Crisis: US tech bank Silicon Valley Bank collapsed after companies withdrew deposits
Second, you’ll only get back up to £85,000 in bank savings. If you have a joint account you are covered up to £170,000. Laura Suter, personal finance manager at investment platform AJ Bell, says: “This means ideally you don’t want more than £85,000 with each provider, even if they’re spread across different accounts.”
The protection applies to all accounts held within the banking group, not per account, so watch out for banks with a number of brand names. For example, First Direct is owned by HSBC and Royal Bank of Scotland is another brand of NatWest bank.
You can get protection of up to £1 million for up to six months if you have a temporarily high balance.
YOUR INVESTMENTS
Your investment provider must not go bankrupt. They are very tightly regulated precisely so that they do not. Even if this is the case, your provider should keep your money safe in a separate customer account. If something goes wrong, you should receive FSCS protection worth up to £85,000. In addition, if an authorized firm gives you bad advice or is negligent in the management of your investments, you will be covered.
However, you will not be compensated if the value of your investments declines due to fluctuations in the financial markets. This is only part of the risk of investing.
Before investing, check that the company is authorized by the Financial Conduct Authority or the Prudential Regulation Authority. Make sure they are regulated to carry out the particular activity they offer you, such as giving investment advice.
Some types of investments do not offer any protection. These include cryptocurrencies, mini-bonds, and peer-to-peer lending.
YOUR RETIREMENT
If your pension provider goes bankrupt, the compensation you are entitled to will be determined by the type of pension you receive and whether it is regulated by the FCA.
Defined contribution pension plans: these are pension plans in which you and your employer pay a fixed monthly amount.
Although these plans are organized by your employer, your money is held and managed by a separate pension organization.
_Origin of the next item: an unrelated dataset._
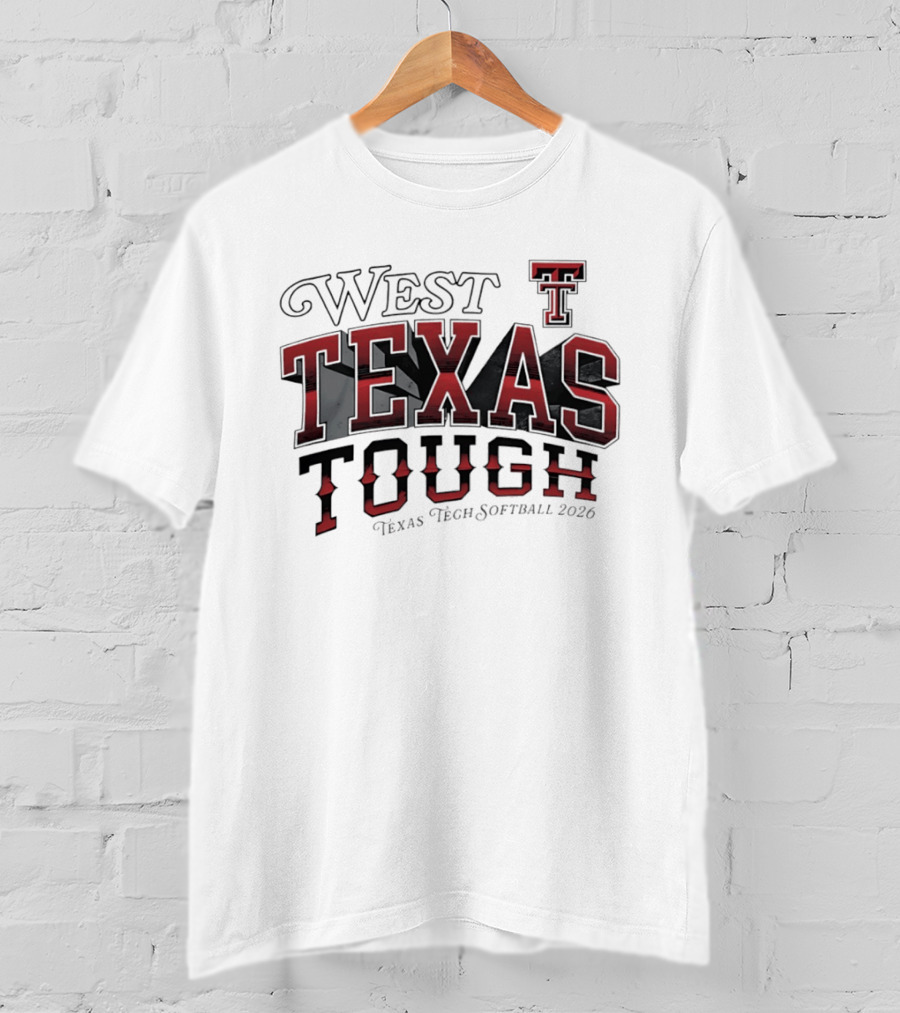 West Texas Tough Texas Tech Softball 2026 T-Shirt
This means that if your employer goes bankrupt, it will not affect your retirement assets. Whether your savings are protected by the FSCS in the event of a pension provider going bankrupt depends on how your scheme was set up. You can check this with your pension fund.
Self-invested personal pensions: In most cases, if your self-invested personal pension provider (Sipp) went bankrupt, you would receive up to £85,000 in FSCS compensation.
However, some providers structure their Sipps so that all of your savings are covered. Ask your provider what protection they offer.
Defined benefit pension plans: Also known as final salary, this type of workplace pension plan provides guaranteed income in retirement. It is your employer’s responsibility to ensure that there is enough money available to pay.
Pension funds are usually insulated from the company’s balance sheet, so even if your employer is in financial difficulty, your pension should be protected.
If the scheme cannot pay, your pension is taken over by the Pension Protection Fund (PPF), which is a bailout fund set up by the government.
Becky O’Connor, director of public affairs at pension provider PensionBee, said: “The PPF will pay you 100% of your pension if you have already reached retirement age from the scheme when your employer goes bankrupt.
“If you have not yet reached the retirement age of the scheme, you will only be entitled to 90% compensation, within a fixed limit.”